(Source material)
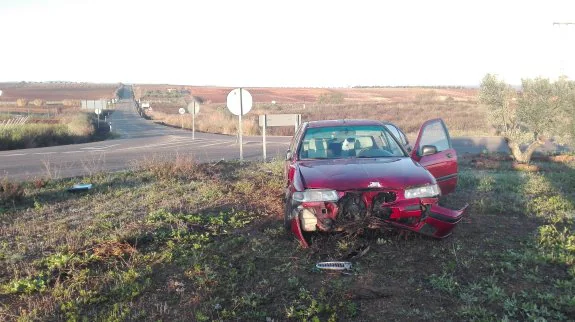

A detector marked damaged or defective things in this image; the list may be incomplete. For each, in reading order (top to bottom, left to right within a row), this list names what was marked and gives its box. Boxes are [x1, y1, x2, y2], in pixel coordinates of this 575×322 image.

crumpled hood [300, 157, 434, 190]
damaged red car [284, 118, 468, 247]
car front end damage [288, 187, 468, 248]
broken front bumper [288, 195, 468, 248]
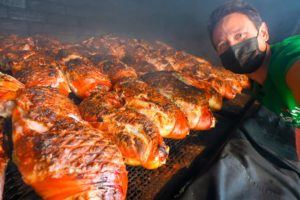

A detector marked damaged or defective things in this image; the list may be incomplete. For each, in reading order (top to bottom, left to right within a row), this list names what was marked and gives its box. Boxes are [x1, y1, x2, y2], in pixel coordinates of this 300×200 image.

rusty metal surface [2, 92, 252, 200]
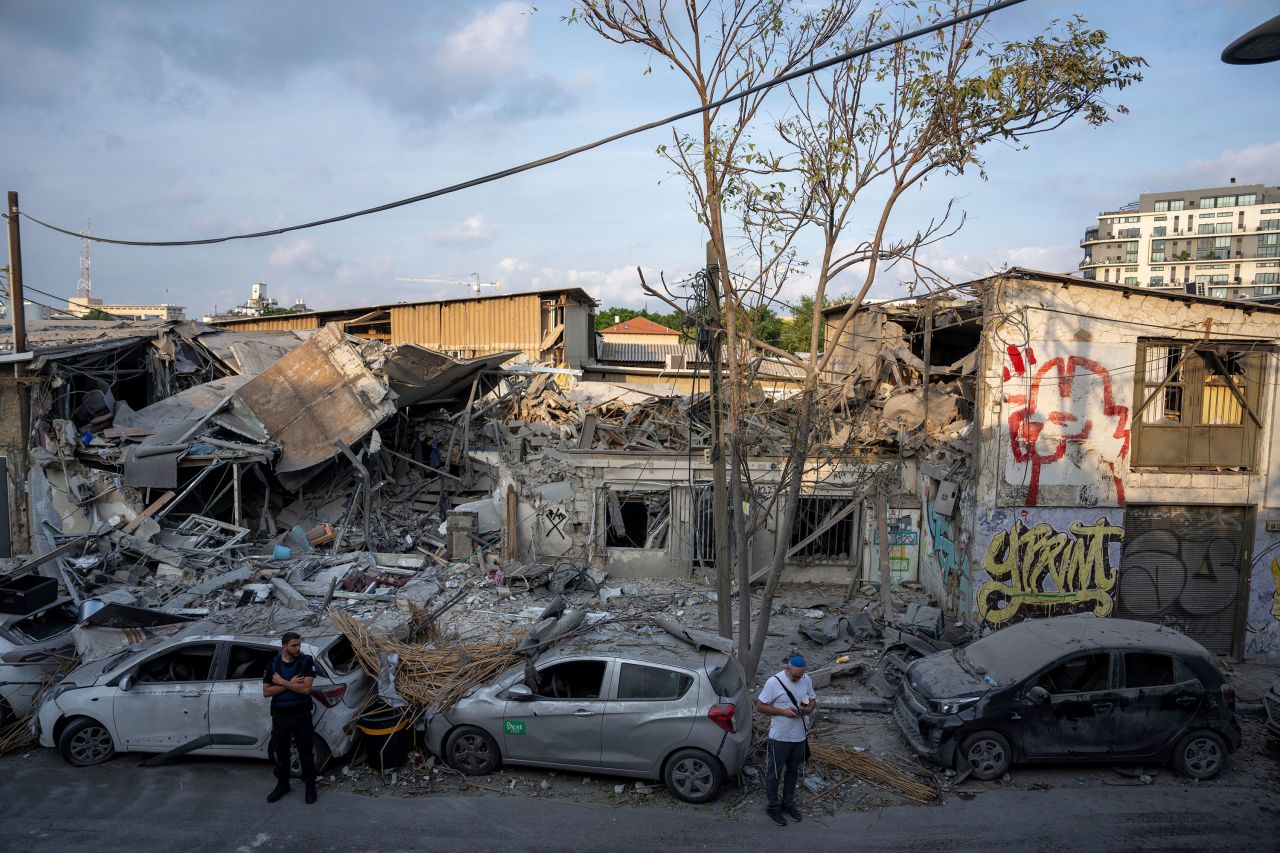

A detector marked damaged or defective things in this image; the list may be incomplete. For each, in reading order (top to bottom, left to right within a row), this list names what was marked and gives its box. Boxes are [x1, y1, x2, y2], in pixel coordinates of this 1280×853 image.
(End Source material)
(Source material)
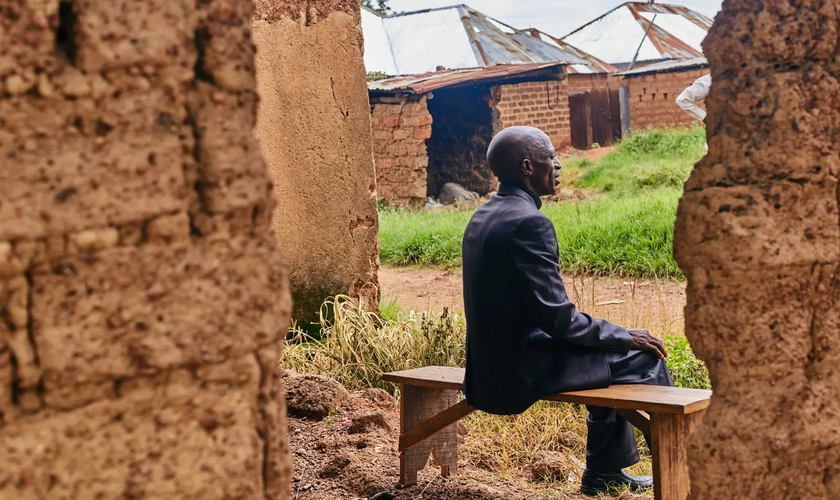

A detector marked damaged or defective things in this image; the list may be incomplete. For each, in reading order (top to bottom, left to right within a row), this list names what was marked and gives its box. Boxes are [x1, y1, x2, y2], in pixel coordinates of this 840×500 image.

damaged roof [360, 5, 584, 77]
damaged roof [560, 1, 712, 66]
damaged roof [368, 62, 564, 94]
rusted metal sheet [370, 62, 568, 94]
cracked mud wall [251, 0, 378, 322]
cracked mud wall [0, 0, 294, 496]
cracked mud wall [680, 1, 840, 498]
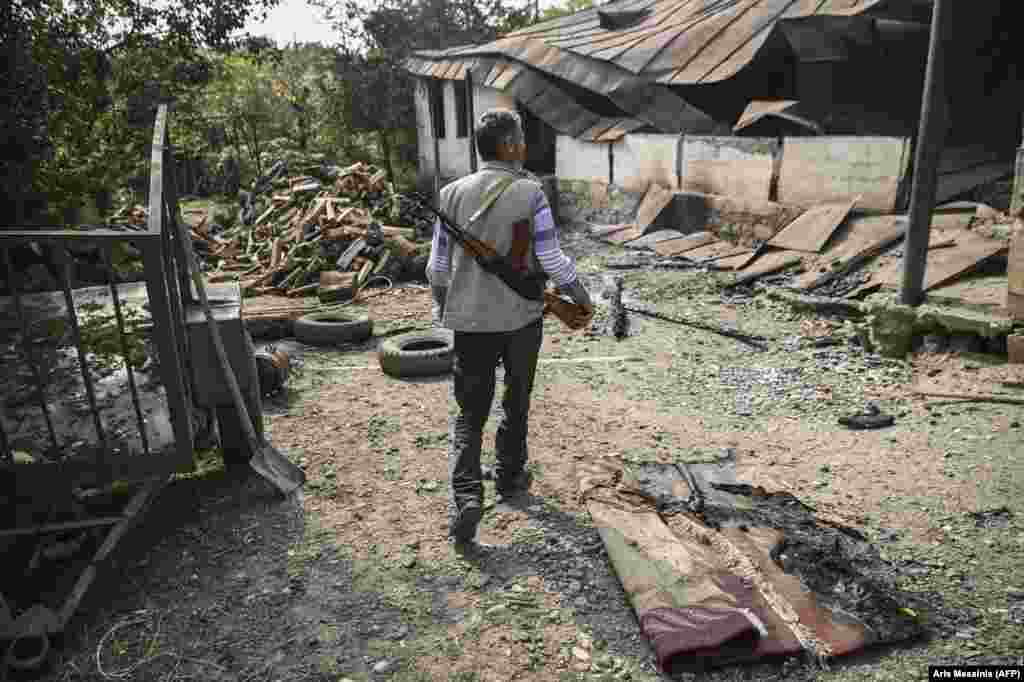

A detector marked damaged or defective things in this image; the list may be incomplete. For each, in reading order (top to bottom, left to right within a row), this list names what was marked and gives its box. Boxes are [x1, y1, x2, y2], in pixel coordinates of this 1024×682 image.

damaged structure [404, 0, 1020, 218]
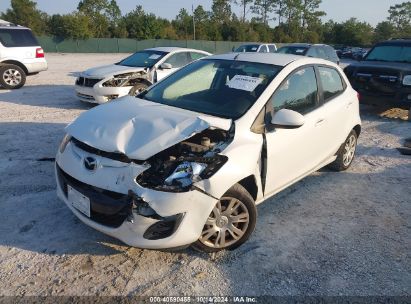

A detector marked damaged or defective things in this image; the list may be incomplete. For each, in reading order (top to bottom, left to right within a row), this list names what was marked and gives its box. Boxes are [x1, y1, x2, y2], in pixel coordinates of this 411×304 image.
(End Source material)
• Your instructions:
From the records above, return exactly the lines running from the one that contains "this 1024×682 image." down to the one that contains "this 411×304 image.", both included, without any pictures.

• Response:
A detector marked damaged or defective things in this image; the list may be incomplete. For each, in reading order (top to bottom, left to right within a row), this list names what was marked and gives its box. Boxes are [x1, y1, x2, y2], in pixel coordinates of this 1024×682 image.

damaged structure [404, 0, 1020, 218]

A detector marked damaged or defective things in this image; the list may be incomplete. For each, in reading order (top to bottom, left to right within a row), this list names what was marked and gives its box. Boxes are [x1, y1, x2, y2], in pixel coordinates of this 411×304 image.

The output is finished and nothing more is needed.